# Forum > MMO > Star Wars: The Old Republic > SWTOR Exploration >  Exploration Question

## xlAnonym0uslx

So I'm just wondering what types of known "glitches" there are for exploration in SWTOR. An example would be walljumping or mounting through walls in WoW. I just wanna get a compilation of the methods before I start exploring on my own.

----------


## Parog

They made it pretty damn near impossible to jump where you can't jump. Here's 2 tips though. 

1. Jumping and pressing up will get you higher than any other combination.
2. If you fall down a steep hill, strafing towards what you're sliding will halt you for a few milliseconds, allowing you to dive down anything that isn't concave.

----------


## Eldarius

Wall climbing in this game is pretty rough. As an avid wall climber in WoW here are some differences I've noticed:

1. Unlike WoW, in SWTOR you tend to bounce off of things, if you jump towards something and graze a wall in the air it will change the direction of your jump.
2. You cant jump up the seam where two surfaces meet, you will usually slowly slide down with no control or get stuck and have to use /stuck.
3. If you are trying to do a full momentum jump but you touch terrain that is too steep to walk up before the jump you will lose all your momentum and usually just jump straight up. To fix this back up a ways before the jump so you dont touch that terrain.

4. One positive thing is that if you encounter some terrain that is just barely too steep to walk up you may be able to jump at it with enough speed to slide up to a spot where you can stand.

I think the best way to climb is going to be with two people, one with a knockback, the other with a pull-up like extrication or grapple.

----------


## akspa420

One advantage I've found is that a lot of the areas that you're not intended to end up are accessible due to non-solid walls, or objects where the base of the object is literally a hole that the toon can pass through. I've ended up in areas where the ground meets nothingness, and one misstep means death, very much like WoW, except that most areas that are not intended for you to end up in are not incomplete like WoW, but non-existent.

----------


## xlAnonym0uslx

Thanks for the tips guys! Parog: So if you're sliding down at a very, very slight angle to the left, if you press left, it will stop you for a second and "reset" your fall distance so you can just keep doing that to not take damage?

----------


## #ClumsyWizard

> Thanks for the tips guys! Parog: So if you're sliding down at a very, very slight angle to the left, if you press left, it will stop you for a second and "reset" your fall distance so you can just keep doing that to not take damage?


All depends on the slope and if you manage to get yourself stuck into the wall that you're next to.

I use the sliding slope glitch all the time to fall great heights without suffering damage.

----------


## xlAnonym0uslx

> All depends on the slope and if you manage to get yourself stuck into the wall that you're next to.
> 
> I use the sliding slope glitch all the time to fall great heights without suffering damage.


Thanks for clearing that up.  :Smile:

----------


## wildrunner

well i randomly found a glitch in aldoran where if you jump down from great height and use the shield as inquisitor you get ported to the place where you would land and be able to avoid dmg that way  :Smile:

----------

CHECK YOUR UNDERSTANDING
• 1. Rewrite the section of the SWTOR exploration thread that begins at the words "Wall climbing in" and stops after "you can stand.", putting "ground" wherever "terrain" appears.
• 2. According to the SWTOR exploration thread, what command might a player have to use after getting stuck on a seam where two surfaces meet?

GIVEN DATA
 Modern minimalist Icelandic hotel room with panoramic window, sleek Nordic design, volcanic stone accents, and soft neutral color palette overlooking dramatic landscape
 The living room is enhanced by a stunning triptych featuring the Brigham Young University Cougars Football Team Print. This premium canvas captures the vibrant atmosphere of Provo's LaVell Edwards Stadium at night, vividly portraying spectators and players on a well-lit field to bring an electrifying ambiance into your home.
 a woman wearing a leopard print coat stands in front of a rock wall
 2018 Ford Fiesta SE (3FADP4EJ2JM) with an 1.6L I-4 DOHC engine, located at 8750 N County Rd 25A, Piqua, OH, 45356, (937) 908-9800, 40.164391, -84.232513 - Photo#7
...
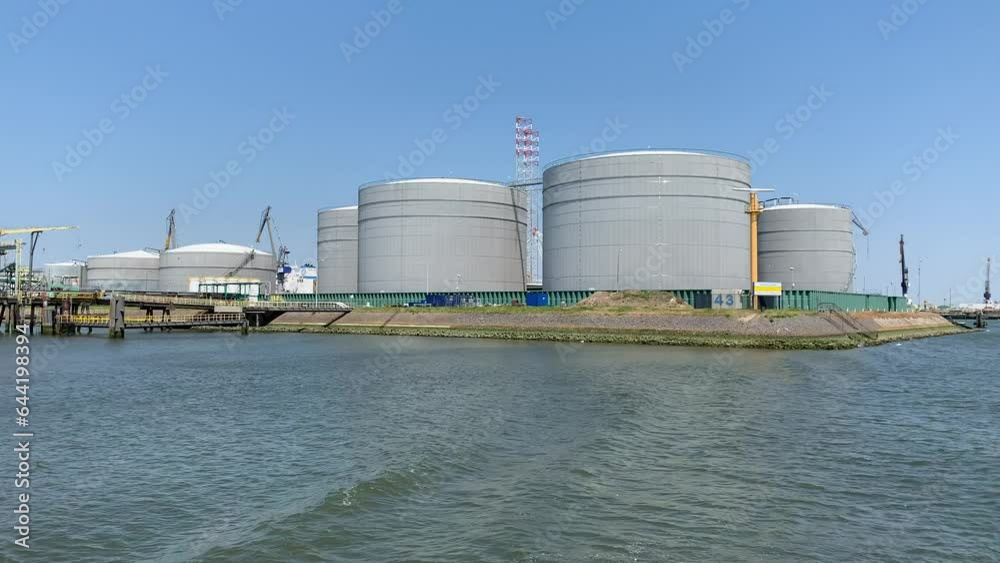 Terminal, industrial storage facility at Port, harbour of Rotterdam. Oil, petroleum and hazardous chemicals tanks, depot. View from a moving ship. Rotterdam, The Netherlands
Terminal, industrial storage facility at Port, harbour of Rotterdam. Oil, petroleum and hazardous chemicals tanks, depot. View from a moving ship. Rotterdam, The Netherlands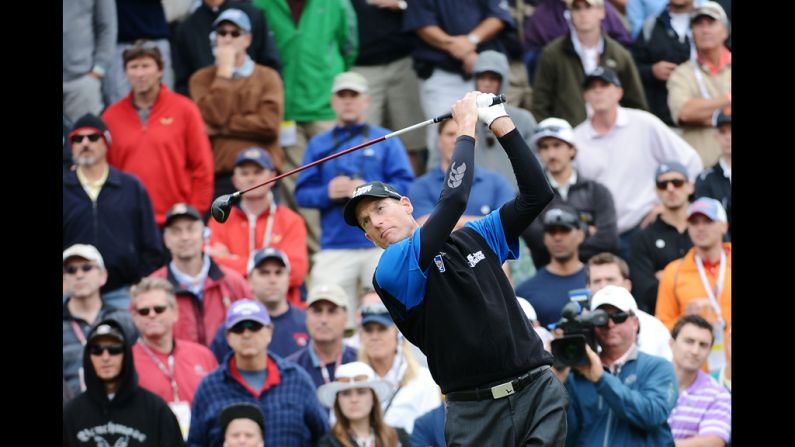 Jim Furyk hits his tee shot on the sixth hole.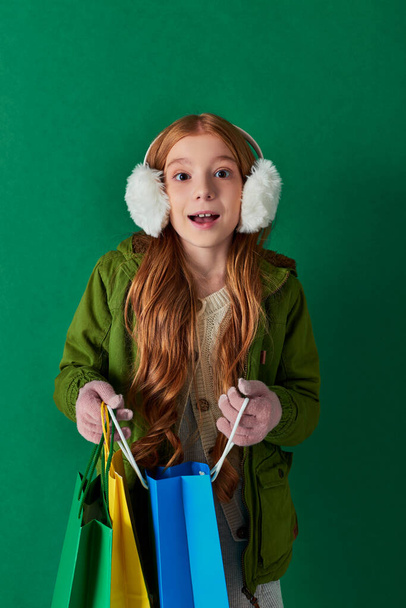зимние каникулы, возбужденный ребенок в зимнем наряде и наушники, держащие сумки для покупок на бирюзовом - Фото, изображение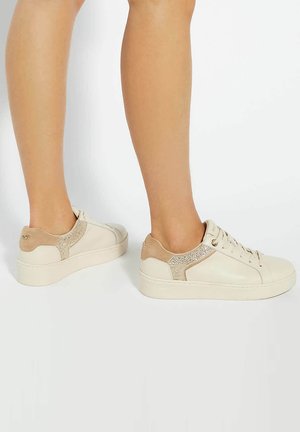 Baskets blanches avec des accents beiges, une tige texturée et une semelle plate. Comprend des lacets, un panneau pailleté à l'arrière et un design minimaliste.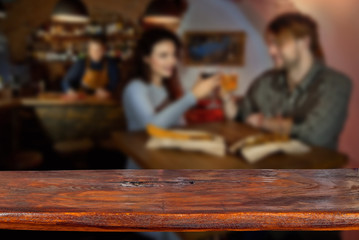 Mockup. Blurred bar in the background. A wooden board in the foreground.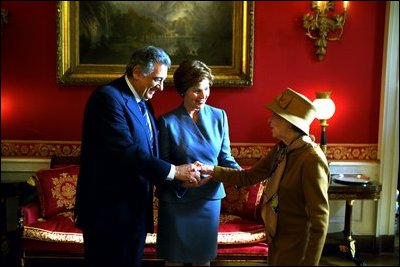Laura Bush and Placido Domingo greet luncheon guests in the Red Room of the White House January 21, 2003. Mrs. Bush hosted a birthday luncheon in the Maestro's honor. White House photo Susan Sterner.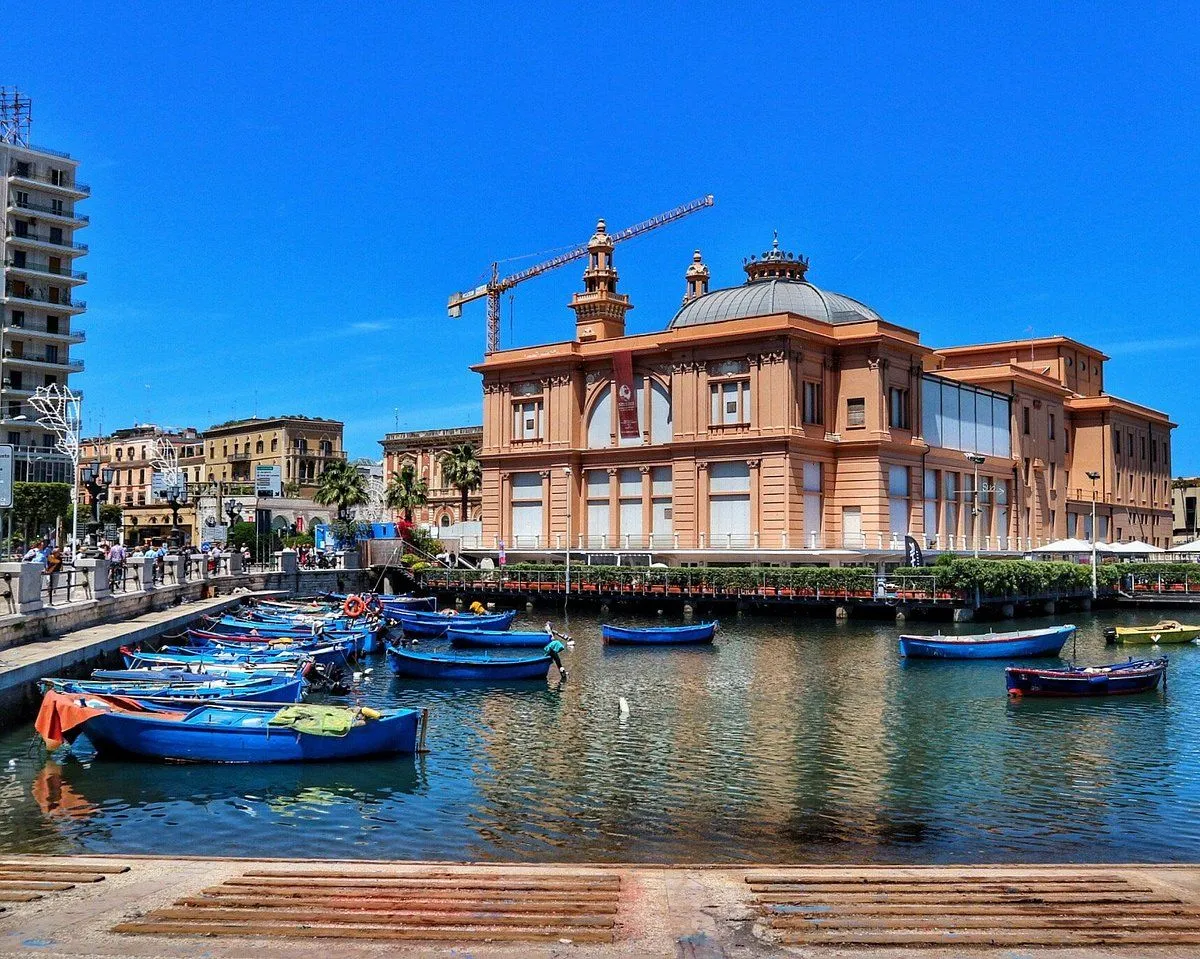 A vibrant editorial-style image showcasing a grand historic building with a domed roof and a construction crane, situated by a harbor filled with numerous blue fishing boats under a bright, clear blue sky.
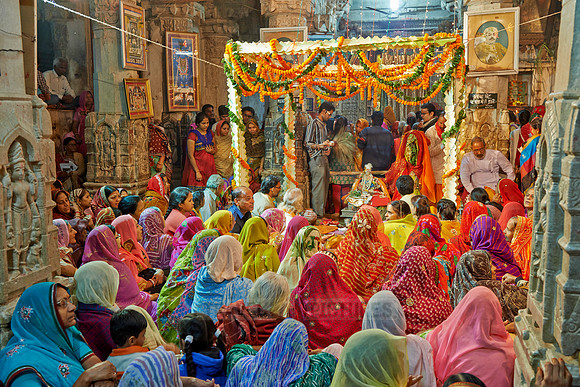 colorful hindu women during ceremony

ANSWER SET
• 1.
Wall climbing in this game is pretty rough. As an avid wall climber in WoW here are some differences I've noticed:

1. Unlike WoW, in SWTOR you tend to bounce off of things, if you jump towards something and graze a wall in the air it will change the direction of your jump.
2. You cant jump up the seam where two surfaces meet, you will usually slowly slide down with no control or get stuck and have to use /stuck.
3. If you are trying to do a full momentum jump but you touch ground that is too steep to walk up before the jump you will lose all your momentum and usually just jump straight up. To fix this back up a ways before the jump so you dont touch that ground.

4. One positive thing is that if you encounter some ground that is just barely too steep to walk up you may be able to jump at it with enough speed to slide up to a spot where you can stand.

• 2. /stuck